Now, he hardly ever looked at her. Sometimes, he looked away so fast, she’d get scared and think she had finally disappeared. But it was never true; she was always there, most of her anyway, except her hand and a few fingers. He just didn’t like to look at her anymore.
He stumbled into the kitchen and came to an unsteady stop. “Izzy. What are you doing up?”
She blinked at him in surprise. You c’n do it, she thought. Just answer him. I’m makin’you breakfast, Daddy. But the words tangled in her throat and disappeared.

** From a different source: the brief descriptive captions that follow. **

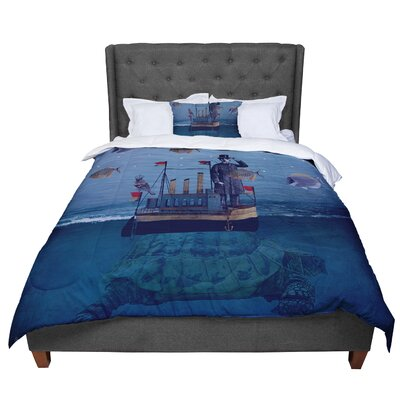 Suzanne Carter the Voyage Comforter Size: King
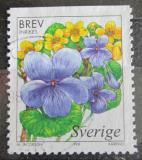Poštovní známka Švédsko 1998 Violka bahenní Mi# 2060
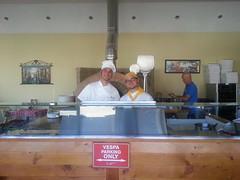 Pizzeria italiana in Nuova Zelanda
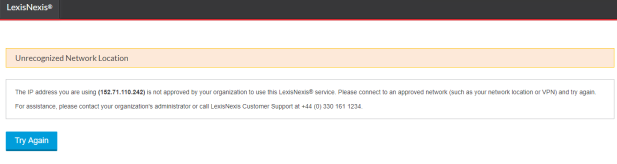 LexisLibrary news section error page - unrecognized network location
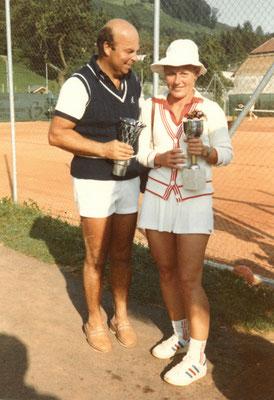 Turnier 1978 - Helga Spitzkovsky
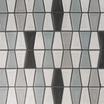 セラミックタイル『RHYTHM(リズム)』 製品画像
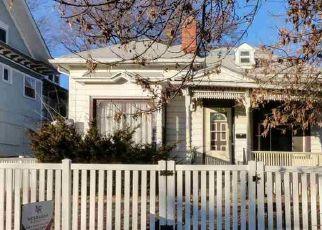 Foreclosure Home in Lincoln, NE, 68508,  F ST ID: P1400416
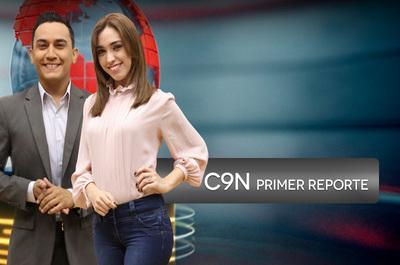 Primer Reporte: Programa del 01 de septiembre 2021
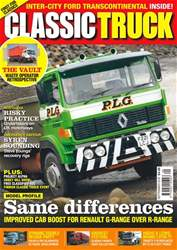 Classic Truck issue September 2018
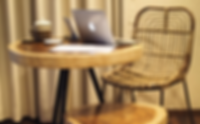 furnishsg table, chair, stool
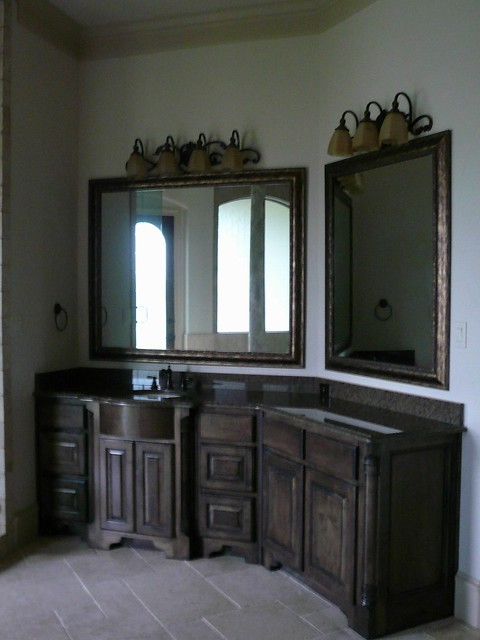 bathroom cabinets dallas texas bathroom cabinets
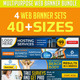 Corporate Web Banners Bundle - GraphicRiver Item for Sale
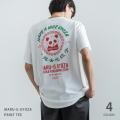 マルジー餃子×Rocky Monroe別注 バックプリントマルG半袖Tシャツ◆11211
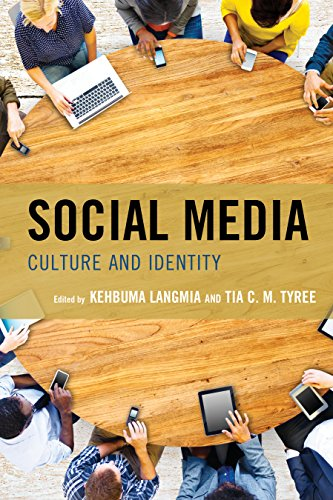 Books : Social Media: Culture and Identity (Studies in New Media)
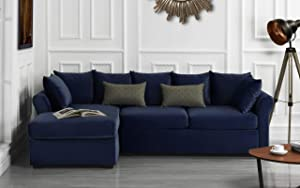 Divano Roma Furniture Modern Sectional, Large, Navy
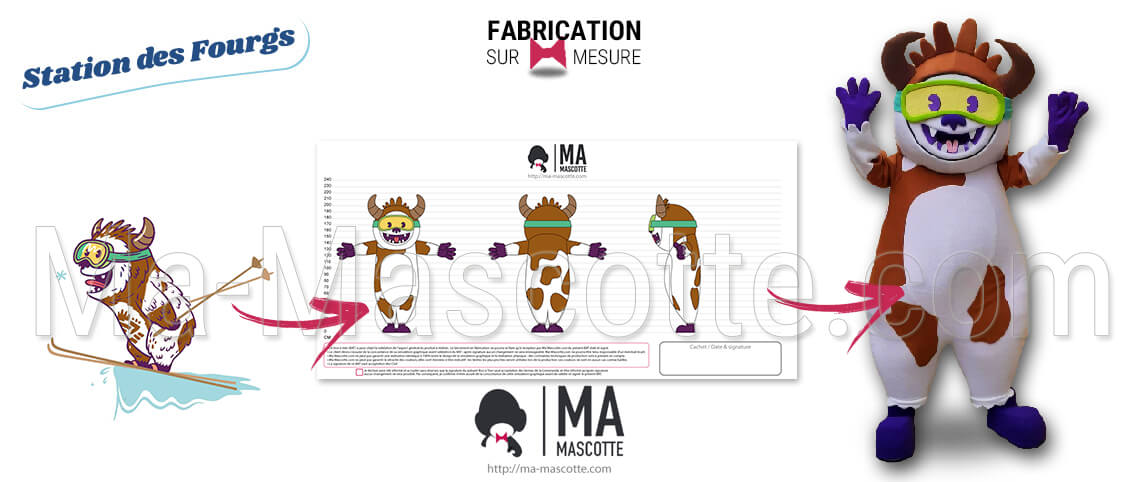 Custom mascot of a Yeti cow for the Fourgs ski resort. Cow mascot for the station's commercial events.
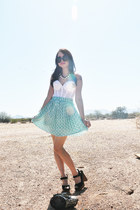 vintage top - round sunnies Ebay sunglasses - Bonne Chance Collections skirt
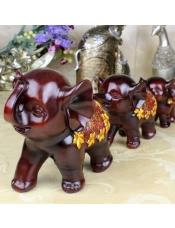 东南亚风格泰国大象家居装饰工艺品摆件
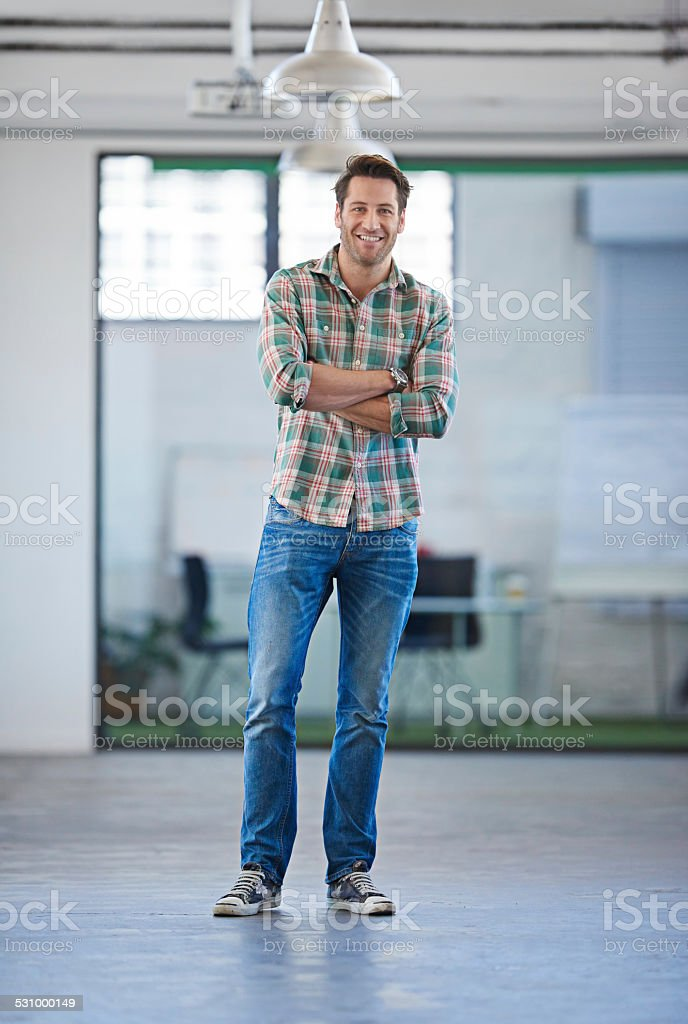 Face of modern leadership stock photo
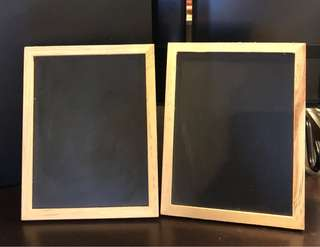Mini easel chalk board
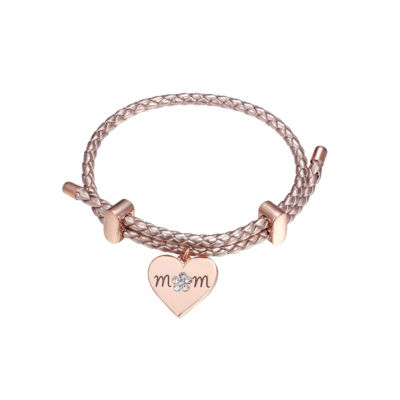 Footnotes Footnotes Footnotes Womens Clear Silver Over Brass Bolo Bracelet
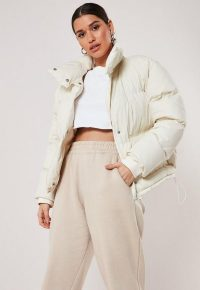 MISSGUIDED white puffer jacket – on-trend padded winter jackets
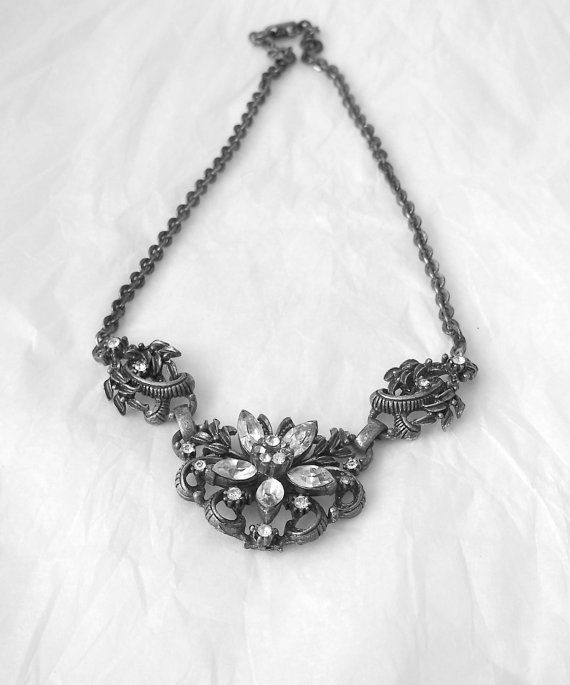 Vintage Coro Antiqued Silver Tone Necklace by MargsMostlyVintage, $47.00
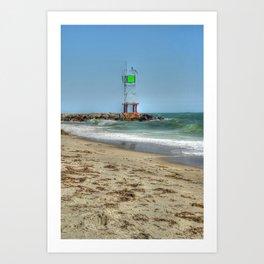 Jetty - Cape Cod Art Print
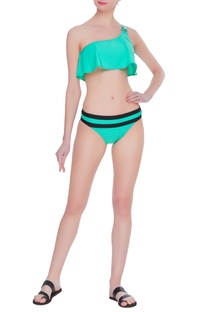 One shoulder bikini top with belted bottom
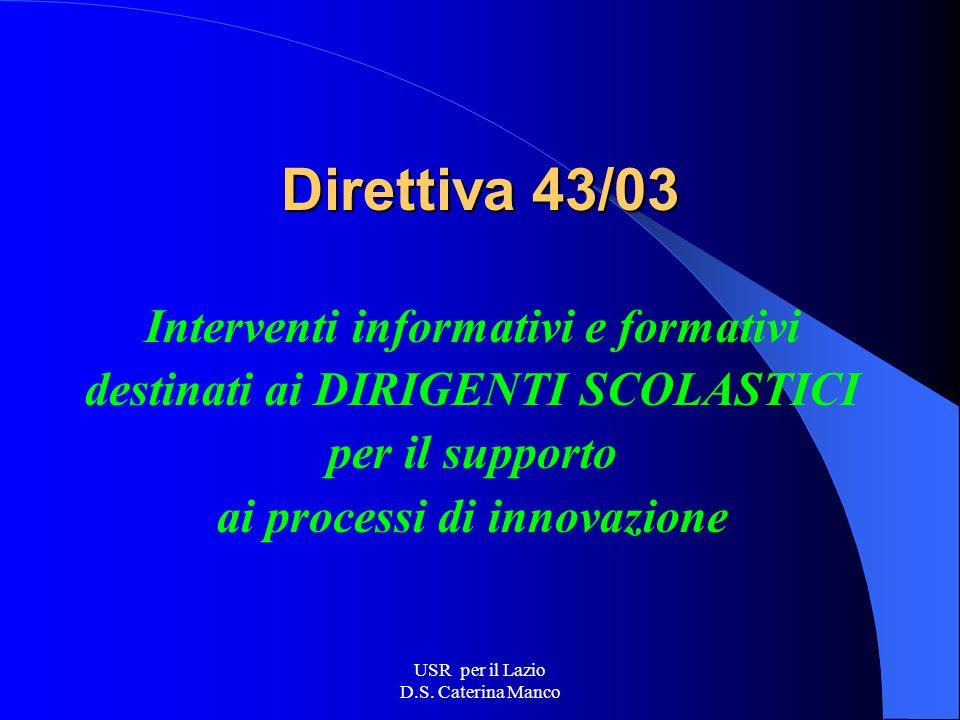 USR per il Lazio D.S. Caterina Manco Direttiva 36/03 Obiettivi prioritari e interventi formativi su aspetti di natura: Metodologica Pedagogica Organiz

“Frosted Flakes,” he said with a thin smile. “Annie will love that.” He went to the refrigerator and poured himself a glass of orange juice.
He headed toward her. For one heart-stopping moment, she thought he was going to pat her shoulder and tell her she’d set the table real pretty. Or that she looked pretty— just like she used to look, with her hair all braided. She even leaned slightly toward him.
But he moved on past, and she had to squeeze back tears.
He looked at the table again. Not at her. “I don’t have time for breakfast, Izzy-bear.” He touched his forehead and closed his eyes.
She knew he had a headache again—the same one he’d had ever since Mommy went to heaven. It scared her, thinking about that. It always scared her to see how sick her daddy looked in the mornings. She wanted to tell him that she would try harder to be a good girl, that she’d stop disappearing and start talking, and eat her vegetables and everything.
Her daddy smiled—only it wasn’t his real smile. It was the tired, shaky smile that belonged to the silver-haired daddy—the one who never looked at her. “Did you have a good time with Annie yesterday?”